[whatwg] Device Element
Aryeh Gregor
Simetrical+w3c at gmail.com
Mon Jan 3 14:38:54 PST 2011
On Mon, Jan 3, 2011 at 4:45 PM, Diego Perini <diego.perini at gmail.com> wrote:
> So next question is why allow Adobe Flash and plug-ins in general to
> do that wildly and not allow others to have the same capability and be
> so paranoid about security when that is already broken by other means
> at higher levels ?
If something is available in HTML, any website can run it. Websites
can't just install plugins. The only way for them to install plugins
is by getting the user to run an executable, which browsers put lots
of scary "be careful" signs around just like for any other downloaded
executable.
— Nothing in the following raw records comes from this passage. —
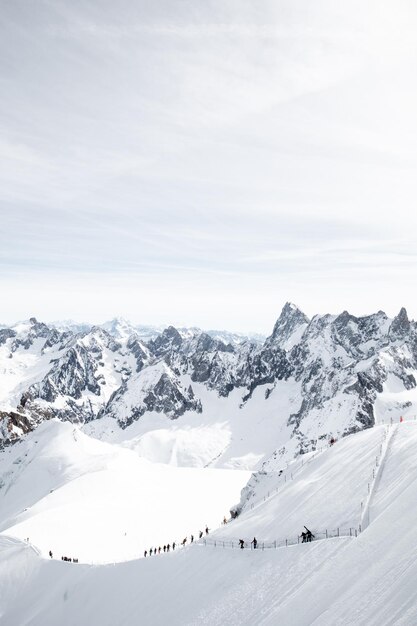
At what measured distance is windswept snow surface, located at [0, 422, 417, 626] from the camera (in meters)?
21.8

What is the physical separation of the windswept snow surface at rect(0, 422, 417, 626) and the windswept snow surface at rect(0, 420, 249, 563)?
430 inches

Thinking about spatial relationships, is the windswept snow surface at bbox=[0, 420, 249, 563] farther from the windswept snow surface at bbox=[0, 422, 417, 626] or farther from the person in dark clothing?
the person in dark clothing

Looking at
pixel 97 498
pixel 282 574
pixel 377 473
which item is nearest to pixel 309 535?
pixel 282 574

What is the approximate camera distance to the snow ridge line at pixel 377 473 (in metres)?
31.0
If the website can get the user to install a plugin, it
can get them to run any program, so there's no security at all from
that point forward.
Yes, HTML features can require user confirmation, like geolocation
usually does. But the kind of mild confirmation needed for
geolocation is not suitable for allowing arbitrary file read/write
access. The latter would require much scarier-looking permission, in
fact about as much as installing a program, since it would be trivial
to escalate to arbitrary code execution. We don't want to encourage
websites to pop up warnings like that all the time, because 1) many
users won't give permission, which makes the feature much less useful
to authors; and 2) it desensitizes users so they click yes all the
time.
So this is really apples and oranges. Part of the point of the web is
it's relatively safe. You can't compare web platform features to
arbitrary code like plugins. This sort of feature will probably come
in time, driven by Chrome OS if nothing else, but it will have to be
thought out carefully to balance security against usability.